* _What you will do_: Rewrite the lines below as a numbered list, omitting any blank lines.

##### Working data

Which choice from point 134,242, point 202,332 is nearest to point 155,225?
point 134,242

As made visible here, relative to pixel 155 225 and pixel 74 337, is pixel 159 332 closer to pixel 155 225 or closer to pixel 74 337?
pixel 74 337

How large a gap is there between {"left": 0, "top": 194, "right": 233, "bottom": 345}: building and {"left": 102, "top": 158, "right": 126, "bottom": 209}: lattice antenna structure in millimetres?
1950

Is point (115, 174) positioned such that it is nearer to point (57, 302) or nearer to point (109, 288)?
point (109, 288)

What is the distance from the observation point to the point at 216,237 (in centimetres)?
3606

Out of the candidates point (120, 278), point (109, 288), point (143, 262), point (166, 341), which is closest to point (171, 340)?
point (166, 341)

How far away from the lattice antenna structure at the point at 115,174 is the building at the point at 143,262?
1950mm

##########

* _Exercise output_:
1. Which choice from point 134,242, point 202,332 is nearest to point 155,225?
2. point 134,242
3. As made visible here, relative to pixel 155 225 and pixel 74 337, is pixel 159 332 closer to pixel 155 225 or closer to pixel 74 337?
4. pixel 74 337
5. How large a gap is there between {"left": 0, "top": 194, "right": 233, "bottom": 345}: building and {"left": 102, "top": 158, "right": 126, "bottom": 209}: lattice antenna structure in millimetres?
6. 1950
7. Is point (115, 174) positioned such that it is nearer to point (57, 302) or nearer to point (109, 288)?
8. point (109, 288)
9. What is the distance from the observation point to the point at 216,237 (in centimetres)?
10. 3606
11. Out of the candidates point (120, 278), point (109, 288), point (143, 262), point (166, 341), which is closest to point (171, 340)?
12. point (166, 341)
13. How far away from the lattice antenna structure at the point at 115,174 is the building at the point at 143,262?
14. 1950mm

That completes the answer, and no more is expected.